• _Zadania do wykonania_:
**1.** W którym filmie, według komentarzy o filmie, było nawiązanie do sceny w kinie?
**2.** Wypisz dokładnie fragment komentarzy o filmie między „Spodziewałem się więcej” a „10/10 nie zasługuje.”, włącznie.

• _Podany tekst_:
=======

Marne te Twoje argumenty, zwłaszcza, że wydaje mi się, że żaden z nich nie jest trafiony:)
ode mnie film dostał wysoką ocenę, bo przyjemnie się ogląda i trzyma cały czas w napięciu- 9
pozdrawiam

marcinche

Najbardziej mi sie podobala scena w kinie gdy palil cygaro i sie smial genialne film 8/10

ocenił(a) film na 9
spielberg552

nawiązanie do tej sceny w kinie było w "La Haine" gdy Vincent palił skręta w kinie

ocenił(a) film na 7
marcinche

Spodziewałem się więcej po tym filmie. Ogólnie dobrze się go ogląda i jest wciągający, ale faktycznie dużo rzeczy jest naciąganych. Moim zdaniem córka jest trochę dziwnie naiwna. W domu jest mowa o jakimś psychopacie, który ich nęka a ona spokojnie sobie rozmawia z nieznajomym, daje się podrywać... normalnie to powinna się przestraszyć i nie zadawać się z takim typem. 15 letnie dziecko daje się podrywać staremu facetowi - to trochę śmieszne. Z tą podróżą pod samochodem to jednak jest przegięcie. Rozumiem, że był przywiązany paskiem, ale rękami musiał się trzymać. Poza tym kilkadziesiąt kilometrów w takiej pozycji raczej trudno wytrzymać. Fajna akcja, świetne wszystko, ale główny bohater jest jak superman - zostaje pobity, podtopiony, podpalony i dalej żyje... to mi trochę nie pasuje. Ogólnie świetny film, ale na 10/10 nie zasługuje.

ocenił(a) film na 4
marcinche

"Marne te Twoje argumenty, zwłaszcza, że wydaje mi się, że żaden z nich nie jest trafiony:) "

Argumenty Patroszenx D są jak najbardziej trafne,natomiast twoje doczepki mogą się wydawać marne.Zamiast w odpowiedzi przedstawić jakieś zalety filmu idziesz na łatwiznę i czepiasz się wszystkiego co ci się nawinie na ekran monitora

1 -"Już nawet przymykałem oko na naiwność córki" - dziewczyny w wieku 15 lat często bywają naiwne, zresztą nie trzeba być młodym żeby być naiwnym, więc nie rozumiem jak obecność takiej postaci w filmie ma źle o nim świadczyć

- Postać córki jest naprawdę przejaskrawiona,nawet małe dzieci wiedzą żeby nie zadawać się z nieznajomymi... fakt ten potęguje sytuacja prześladowanej rodziny,dziewczynie w takim momencie zachciewa się romansów (tak głupie i niedorzeczne że trudno opisać to słowami,zero wycz)

=======

• _Podane rekordy_:
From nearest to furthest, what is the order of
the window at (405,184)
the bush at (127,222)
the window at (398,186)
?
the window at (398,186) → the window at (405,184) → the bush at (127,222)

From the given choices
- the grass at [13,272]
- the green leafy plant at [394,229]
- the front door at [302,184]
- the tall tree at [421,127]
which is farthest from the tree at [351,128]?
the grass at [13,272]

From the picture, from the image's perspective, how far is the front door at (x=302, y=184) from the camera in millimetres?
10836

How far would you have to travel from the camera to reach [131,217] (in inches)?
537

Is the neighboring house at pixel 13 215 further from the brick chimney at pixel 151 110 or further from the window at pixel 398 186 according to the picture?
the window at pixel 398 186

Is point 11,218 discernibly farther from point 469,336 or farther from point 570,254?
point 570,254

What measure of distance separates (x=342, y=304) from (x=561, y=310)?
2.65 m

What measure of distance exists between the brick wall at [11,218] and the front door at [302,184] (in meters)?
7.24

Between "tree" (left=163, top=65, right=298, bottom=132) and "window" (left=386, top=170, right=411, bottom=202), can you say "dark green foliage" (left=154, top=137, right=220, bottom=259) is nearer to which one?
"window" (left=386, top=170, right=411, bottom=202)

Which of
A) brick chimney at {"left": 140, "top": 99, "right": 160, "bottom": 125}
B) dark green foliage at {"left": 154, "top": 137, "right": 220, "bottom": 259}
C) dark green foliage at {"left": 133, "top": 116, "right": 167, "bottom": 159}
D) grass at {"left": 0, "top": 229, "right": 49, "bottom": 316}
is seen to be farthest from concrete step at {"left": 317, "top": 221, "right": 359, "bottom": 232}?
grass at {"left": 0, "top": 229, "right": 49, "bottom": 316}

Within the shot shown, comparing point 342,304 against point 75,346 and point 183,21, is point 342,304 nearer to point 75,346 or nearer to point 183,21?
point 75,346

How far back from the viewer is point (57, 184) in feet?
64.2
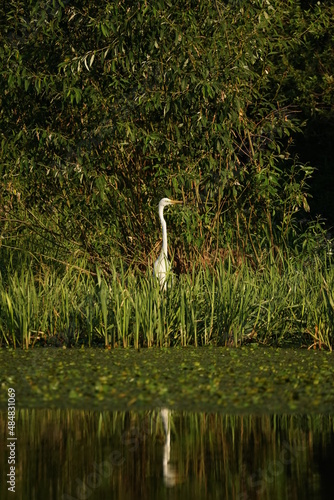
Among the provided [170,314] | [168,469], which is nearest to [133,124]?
[170,314]

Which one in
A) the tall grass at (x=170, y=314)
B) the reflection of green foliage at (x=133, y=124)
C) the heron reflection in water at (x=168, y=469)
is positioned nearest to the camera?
the heron reflection in water at (x=168, y=469)

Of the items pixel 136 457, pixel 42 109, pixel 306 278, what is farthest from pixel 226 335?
pixel 136 457

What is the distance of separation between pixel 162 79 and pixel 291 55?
5.88 meters

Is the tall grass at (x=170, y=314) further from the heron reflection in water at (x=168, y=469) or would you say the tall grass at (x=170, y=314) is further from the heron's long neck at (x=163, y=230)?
the heron reflection in water at (x=168, y=469)

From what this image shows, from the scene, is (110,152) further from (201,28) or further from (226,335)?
(226,335)

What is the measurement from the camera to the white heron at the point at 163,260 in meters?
11.8

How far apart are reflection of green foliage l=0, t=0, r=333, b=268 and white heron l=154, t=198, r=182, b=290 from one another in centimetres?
26

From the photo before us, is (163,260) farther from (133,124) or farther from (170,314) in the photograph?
(133,124)

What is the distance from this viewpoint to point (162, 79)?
1240cm

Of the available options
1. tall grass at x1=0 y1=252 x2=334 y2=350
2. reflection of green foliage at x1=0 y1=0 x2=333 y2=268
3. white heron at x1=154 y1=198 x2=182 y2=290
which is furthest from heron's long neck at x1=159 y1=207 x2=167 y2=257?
tall grass at x1=0 y1=252 x2=334 y2=350

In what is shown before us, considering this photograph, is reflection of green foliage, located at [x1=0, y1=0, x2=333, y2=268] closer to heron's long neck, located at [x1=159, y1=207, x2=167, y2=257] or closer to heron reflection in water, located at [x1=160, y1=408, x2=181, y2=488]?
heron's long neck, located at [x1=159, y1=207, x2=167, y2=257]

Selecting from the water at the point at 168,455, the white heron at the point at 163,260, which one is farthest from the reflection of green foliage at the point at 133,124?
the water at the point at 168,455

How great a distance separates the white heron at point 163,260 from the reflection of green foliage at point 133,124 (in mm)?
262

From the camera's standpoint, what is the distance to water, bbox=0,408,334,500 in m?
5.73
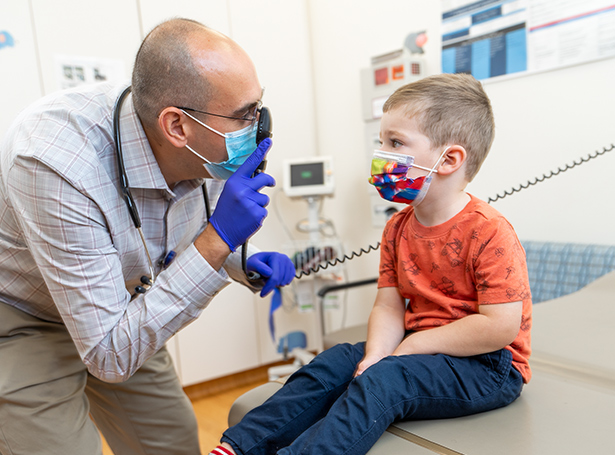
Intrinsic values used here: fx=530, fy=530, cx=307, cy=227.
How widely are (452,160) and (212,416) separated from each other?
2.07m

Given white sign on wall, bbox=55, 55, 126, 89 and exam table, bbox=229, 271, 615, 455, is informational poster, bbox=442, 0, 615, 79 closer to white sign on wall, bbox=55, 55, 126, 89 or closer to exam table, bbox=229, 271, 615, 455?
exam table, bbox=229, 271, 615, 455

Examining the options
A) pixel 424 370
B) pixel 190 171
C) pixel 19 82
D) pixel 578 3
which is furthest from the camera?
pixel 19 82

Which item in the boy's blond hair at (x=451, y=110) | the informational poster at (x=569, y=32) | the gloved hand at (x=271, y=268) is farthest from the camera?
the informational poster at (x=569, y=32)

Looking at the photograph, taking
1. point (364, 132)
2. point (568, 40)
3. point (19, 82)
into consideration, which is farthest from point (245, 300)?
point (568, 40)

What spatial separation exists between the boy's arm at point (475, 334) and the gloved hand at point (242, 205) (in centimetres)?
43

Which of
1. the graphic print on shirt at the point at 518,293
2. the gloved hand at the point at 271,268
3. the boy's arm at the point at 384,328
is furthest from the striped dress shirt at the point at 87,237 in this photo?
the graphic print on shirt at the point at 518,293

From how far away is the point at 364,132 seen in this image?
297 centimetres

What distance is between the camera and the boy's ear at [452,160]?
3.76 feet

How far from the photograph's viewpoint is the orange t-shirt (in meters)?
1.03

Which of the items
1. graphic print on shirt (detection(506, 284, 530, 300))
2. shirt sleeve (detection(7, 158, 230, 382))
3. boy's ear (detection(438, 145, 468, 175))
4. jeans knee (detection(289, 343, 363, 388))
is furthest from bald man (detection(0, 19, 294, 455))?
graphic print on shirt (detection(506, 284, 530, 300))

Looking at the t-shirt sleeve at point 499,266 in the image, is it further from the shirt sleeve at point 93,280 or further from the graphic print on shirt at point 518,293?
the shirt sleeve at point 93,280

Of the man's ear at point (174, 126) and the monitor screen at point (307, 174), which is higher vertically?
the man's ear at point (174, 126)

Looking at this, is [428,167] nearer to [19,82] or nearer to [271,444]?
[271,444]

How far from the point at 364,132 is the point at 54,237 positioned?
2111mm
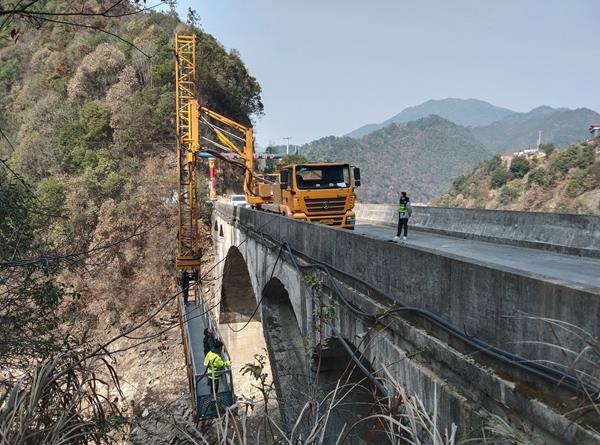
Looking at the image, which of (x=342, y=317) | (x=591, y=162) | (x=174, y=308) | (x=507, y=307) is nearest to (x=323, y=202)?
(x=342, y=317)

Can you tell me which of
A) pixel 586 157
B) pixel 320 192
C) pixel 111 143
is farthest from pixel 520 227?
pixel 586 157

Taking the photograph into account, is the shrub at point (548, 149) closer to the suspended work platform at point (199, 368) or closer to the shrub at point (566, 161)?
the shrub at point (566, 161)

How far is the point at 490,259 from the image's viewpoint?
9.96 meters

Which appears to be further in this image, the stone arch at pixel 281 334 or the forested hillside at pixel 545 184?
the forested hillside at pixel 545 184

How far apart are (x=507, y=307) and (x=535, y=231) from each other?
33.5 feet

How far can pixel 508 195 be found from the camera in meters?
53.8

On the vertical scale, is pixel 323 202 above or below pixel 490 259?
above

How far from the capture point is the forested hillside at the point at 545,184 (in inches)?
1582

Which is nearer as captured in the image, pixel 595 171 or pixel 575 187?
pixel 595 171

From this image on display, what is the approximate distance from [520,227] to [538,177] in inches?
1721

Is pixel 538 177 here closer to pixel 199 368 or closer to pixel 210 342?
pixel 199 368

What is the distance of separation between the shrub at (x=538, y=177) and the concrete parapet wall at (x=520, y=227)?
3752 cm

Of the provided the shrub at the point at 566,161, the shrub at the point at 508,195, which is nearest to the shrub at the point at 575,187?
the shrub at the point at 566,161

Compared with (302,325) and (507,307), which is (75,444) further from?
(302,325)
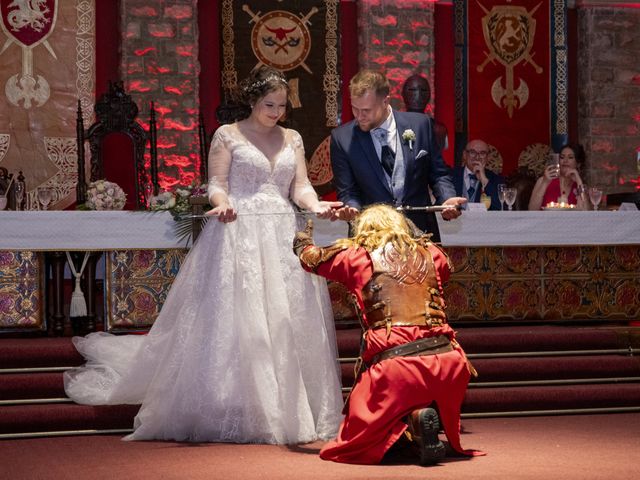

=======

• _Udzielone odpowiedzi_:
**1.** W „La Haine”.

**2.**
Spodziewałem się więcej po tym filmie. Ogólnie dobrze się go ogląda i jest wciągający, ale faktycznie dużo rzeczy jest naciąganych. Moim zdaniem córka jest trochę dziwnie naiwna. W domu jest mowa o jakimś psychopacie, który ich nęka a ona spokojnie sobie rozmawia z nieznajomym, daje się podrywać... normalnie to powinna się przestraszyć i nie zadawać się z takim typem. 15 letnie dziecko daje się podrywać staremu facetowi - to trochę śmieszne. Z tą podróżą pod samochodem to jednak jest przegięcie. Rozumiem, że był przywiązany paskiem, ale rękami musiał się trzymać. Poza tym kilkadziesiąt kilometrów w takiej pozycji raczej trudno wytrzymać. Fajna akcja, świetne wszystko, ale główny bohater jest jak superman - zostaje pobity, podtopiony, podpalony i dalej żyje... to mi trochę nie pasuje. Ogólnie świetny film, ale na 10/10 nie zasługuje.